## Task directions
List each line of the data that holds the string "marking".

## Record excerpts
++++++++
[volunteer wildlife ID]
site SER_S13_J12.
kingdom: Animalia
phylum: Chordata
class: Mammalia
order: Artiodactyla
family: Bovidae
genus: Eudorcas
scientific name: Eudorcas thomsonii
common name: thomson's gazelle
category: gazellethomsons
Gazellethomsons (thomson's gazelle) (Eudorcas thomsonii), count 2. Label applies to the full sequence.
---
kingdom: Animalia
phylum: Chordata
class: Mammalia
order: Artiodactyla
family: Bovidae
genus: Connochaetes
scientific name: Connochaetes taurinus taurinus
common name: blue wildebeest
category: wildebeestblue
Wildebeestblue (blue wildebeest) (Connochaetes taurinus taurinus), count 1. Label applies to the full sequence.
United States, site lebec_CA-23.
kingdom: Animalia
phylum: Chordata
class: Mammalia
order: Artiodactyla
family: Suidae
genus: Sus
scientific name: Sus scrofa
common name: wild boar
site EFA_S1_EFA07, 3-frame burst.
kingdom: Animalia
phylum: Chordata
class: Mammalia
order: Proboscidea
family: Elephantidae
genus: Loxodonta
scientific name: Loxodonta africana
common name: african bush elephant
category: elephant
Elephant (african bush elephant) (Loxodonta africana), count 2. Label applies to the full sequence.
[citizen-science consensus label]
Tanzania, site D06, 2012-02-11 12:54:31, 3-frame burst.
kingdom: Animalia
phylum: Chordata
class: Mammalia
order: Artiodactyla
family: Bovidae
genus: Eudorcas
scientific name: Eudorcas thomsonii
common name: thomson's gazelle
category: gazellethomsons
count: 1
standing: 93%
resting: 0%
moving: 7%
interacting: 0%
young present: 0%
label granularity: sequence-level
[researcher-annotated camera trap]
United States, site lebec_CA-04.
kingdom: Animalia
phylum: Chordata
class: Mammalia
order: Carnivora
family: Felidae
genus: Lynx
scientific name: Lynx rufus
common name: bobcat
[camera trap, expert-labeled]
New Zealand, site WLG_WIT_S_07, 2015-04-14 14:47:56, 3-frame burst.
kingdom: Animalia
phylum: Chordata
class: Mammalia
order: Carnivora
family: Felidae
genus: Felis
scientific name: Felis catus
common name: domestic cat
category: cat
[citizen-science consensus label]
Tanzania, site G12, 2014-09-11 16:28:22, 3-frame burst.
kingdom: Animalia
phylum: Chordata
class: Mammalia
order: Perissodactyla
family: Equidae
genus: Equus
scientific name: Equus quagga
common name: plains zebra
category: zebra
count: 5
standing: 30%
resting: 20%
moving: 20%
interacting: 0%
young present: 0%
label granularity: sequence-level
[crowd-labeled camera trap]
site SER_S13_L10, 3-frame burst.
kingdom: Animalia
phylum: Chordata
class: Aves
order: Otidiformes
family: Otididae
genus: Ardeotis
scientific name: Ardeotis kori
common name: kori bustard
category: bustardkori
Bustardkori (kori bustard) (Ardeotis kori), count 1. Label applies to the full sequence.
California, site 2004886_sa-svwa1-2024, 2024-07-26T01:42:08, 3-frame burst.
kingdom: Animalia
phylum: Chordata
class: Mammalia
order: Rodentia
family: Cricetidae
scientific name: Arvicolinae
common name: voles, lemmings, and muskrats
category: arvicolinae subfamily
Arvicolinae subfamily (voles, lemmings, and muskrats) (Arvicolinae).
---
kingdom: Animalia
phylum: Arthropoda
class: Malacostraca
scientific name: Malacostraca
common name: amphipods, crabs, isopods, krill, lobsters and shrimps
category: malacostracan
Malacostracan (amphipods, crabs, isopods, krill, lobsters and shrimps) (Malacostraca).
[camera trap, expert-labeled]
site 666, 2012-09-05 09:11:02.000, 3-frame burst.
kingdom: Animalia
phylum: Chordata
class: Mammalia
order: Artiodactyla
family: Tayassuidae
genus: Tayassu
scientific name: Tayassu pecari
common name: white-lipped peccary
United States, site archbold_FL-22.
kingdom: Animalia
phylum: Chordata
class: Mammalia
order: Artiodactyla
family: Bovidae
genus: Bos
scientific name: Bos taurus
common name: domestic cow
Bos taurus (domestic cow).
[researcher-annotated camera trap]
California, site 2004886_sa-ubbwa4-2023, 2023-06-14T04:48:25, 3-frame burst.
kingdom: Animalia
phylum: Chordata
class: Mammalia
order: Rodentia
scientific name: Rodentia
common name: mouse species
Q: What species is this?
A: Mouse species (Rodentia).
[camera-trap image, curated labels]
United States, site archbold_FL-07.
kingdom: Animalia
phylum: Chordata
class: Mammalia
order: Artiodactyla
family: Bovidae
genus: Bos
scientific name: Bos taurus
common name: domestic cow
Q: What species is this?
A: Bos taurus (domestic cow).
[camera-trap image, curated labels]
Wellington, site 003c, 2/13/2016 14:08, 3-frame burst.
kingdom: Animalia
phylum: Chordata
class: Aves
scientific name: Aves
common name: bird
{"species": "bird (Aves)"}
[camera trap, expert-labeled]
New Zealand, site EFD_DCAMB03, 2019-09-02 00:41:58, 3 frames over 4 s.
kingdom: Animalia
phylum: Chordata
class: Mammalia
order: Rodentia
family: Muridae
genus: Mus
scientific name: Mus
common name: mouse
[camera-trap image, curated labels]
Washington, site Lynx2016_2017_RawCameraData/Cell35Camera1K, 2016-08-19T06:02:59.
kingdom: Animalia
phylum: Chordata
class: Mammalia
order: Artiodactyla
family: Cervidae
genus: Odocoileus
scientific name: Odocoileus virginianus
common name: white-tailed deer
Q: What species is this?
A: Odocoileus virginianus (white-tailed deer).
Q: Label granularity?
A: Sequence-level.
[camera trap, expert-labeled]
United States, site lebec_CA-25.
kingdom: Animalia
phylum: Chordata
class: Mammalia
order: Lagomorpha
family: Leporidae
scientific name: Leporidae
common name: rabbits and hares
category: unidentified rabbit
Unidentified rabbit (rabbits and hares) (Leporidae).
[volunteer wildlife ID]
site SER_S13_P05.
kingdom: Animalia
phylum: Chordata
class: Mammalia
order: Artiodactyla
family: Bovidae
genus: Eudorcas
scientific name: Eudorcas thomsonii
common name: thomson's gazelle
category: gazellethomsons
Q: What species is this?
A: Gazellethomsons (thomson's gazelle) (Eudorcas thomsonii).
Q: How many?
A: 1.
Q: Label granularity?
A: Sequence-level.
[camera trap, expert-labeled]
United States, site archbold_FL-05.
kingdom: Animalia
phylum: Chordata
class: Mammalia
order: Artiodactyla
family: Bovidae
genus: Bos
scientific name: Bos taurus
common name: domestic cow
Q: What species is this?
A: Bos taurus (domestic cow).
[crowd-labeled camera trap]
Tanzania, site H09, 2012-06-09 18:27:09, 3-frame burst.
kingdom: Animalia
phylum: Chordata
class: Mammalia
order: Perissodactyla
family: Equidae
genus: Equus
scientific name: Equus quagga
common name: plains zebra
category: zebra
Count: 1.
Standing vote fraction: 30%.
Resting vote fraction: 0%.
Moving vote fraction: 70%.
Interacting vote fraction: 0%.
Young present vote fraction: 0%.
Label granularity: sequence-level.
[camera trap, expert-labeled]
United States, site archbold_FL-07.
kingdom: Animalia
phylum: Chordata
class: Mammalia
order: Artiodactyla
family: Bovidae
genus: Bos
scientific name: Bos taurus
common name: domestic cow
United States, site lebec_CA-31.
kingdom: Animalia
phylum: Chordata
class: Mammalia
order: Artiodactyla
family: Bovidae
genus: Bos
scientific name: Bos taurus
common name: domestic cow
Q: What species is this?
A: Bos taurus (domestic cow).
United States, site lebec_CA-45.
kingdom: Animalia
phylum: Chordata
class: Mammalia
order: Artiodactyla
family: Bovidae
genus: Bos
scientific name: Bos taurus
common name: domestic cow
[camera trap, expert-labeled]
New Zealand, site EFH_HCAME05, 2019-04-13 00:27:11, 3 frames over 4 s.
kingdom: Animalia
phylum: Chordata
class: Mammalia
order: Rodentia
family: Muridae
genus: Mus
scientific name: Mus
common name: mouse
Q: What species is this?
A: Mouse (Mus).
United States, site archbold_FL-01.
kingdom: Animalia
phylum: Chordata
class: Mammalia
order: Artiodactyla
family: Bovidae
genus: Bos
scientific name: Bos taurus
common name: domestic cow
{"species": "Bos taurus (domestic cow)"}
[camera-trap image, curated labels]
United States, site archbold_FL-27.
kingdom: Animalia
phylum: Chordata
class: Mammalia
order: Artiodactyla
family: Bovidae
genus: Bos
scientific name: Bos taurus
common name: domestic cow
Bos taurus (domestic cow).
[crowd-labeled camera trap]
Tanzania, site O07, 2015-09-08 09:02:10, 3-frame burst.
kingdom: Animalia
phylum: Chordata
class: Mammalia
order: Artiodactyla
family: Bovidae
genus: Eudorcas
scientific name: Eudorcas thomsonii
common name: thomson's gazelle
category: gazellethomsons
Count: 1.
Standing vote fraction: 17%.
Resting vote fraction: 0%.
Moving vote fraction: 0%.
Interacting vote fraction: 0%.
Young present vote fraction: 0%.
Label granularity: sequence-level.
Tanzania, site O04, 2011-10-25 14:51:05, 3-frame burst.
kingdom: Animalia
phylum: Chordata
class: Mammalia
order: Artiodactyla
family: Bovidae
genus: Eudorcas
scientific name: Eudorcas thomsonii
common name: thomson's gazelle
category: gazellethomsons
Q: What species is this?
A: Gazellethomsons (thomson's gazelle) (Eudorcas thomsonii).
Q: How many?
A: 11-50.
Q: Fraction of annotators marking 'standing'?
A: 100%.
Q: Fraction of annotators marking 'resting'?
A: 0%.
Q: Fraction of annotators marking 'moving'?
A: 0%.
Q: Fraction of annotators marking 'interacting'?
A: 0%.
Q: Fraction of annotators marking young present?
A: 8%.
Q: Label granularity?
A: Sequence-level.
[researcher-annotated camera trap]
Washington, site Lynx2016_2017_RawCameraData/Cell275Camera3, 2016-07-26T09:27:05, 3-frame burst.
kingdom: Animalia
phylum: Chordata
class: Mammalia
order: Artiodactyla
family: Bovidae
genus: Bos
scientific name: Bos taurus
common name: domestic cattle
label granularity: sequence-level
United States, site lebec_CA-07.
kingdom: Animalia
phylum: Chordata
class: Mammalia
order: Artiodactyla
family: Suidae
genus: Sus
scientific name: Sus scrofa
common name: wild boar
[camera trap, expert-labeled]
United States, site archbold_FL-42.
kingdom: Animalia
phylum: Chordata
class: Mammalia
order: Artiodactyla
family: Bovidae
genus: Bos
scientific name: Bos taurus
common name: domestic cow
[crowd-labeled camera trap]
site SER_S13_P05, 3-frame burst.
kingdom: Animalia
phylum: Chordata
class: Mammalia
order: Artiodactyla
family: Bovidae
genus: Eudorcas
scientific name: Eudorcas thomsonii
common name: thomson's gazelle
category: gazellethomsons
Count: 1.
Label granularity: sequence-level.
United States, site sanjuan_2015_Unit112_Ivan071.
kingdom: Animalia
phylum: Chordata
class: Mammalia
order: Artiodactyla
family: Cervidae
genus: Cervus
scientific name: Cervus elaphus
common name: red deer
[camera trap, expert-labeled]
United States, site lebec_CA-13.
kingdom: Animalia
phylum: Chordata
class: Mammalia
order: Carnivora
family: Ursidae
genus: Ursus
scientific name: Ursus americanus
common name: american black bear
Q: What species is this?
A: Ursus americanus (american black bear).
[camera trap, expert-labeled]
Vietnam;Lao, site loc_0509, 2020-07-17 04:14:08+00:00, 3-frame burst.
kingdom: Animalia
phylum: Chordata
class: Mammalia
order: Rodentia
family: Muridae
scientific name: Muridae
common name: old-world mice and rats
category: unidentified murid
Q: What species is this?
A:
++++++++
## Solved problem
Q: Fraction of annotators marking 'standing'?
Q: Fraction of annotators marking 'resting'?
Q: Fraction of annotators marking 'moving'?
Q: Fraction of annotators marking 'interacting'?
Q: Fraction of annotators marking young present?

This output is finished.